What this task involves ::
If an entry below holds a picture, leave the picture out and print the rest exactly.

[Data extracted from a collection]
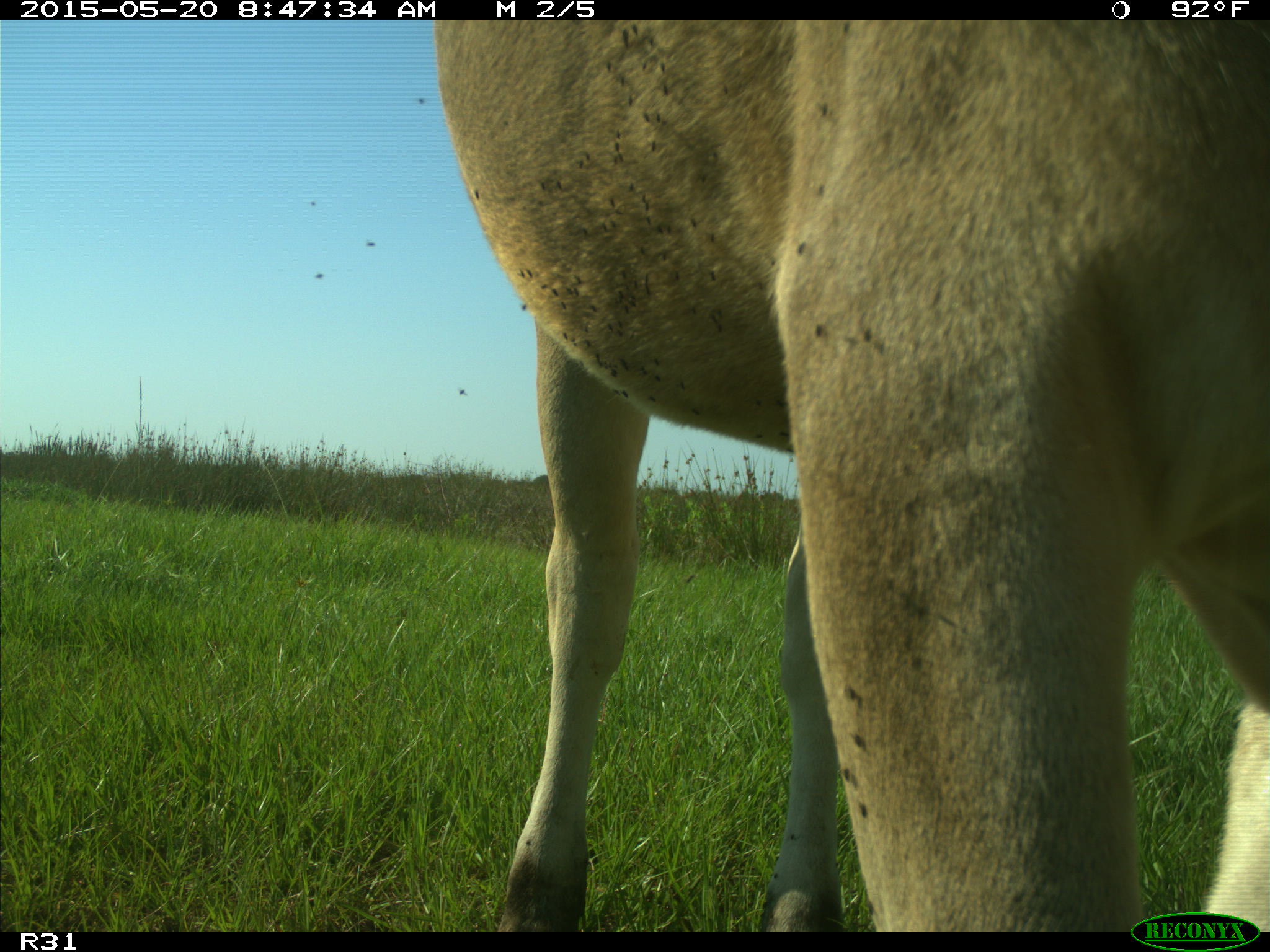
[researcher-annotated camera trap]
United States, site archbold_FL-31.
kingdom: Animalia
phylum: Chordata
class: Mammalia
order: Artiodactyla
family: Bovidae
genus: Bos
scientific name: Bos taurus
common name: domestic cow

Exercise result ::
[researcher-annotated camera trap]
United States, site archbold_FL-31.
kingdom: Animalia
phylum: Chordata
class: Mammalia
order: Artiodactyla
family: Bovidae
genus: Bos
scientific name: Bos taurus
common name: domestic cow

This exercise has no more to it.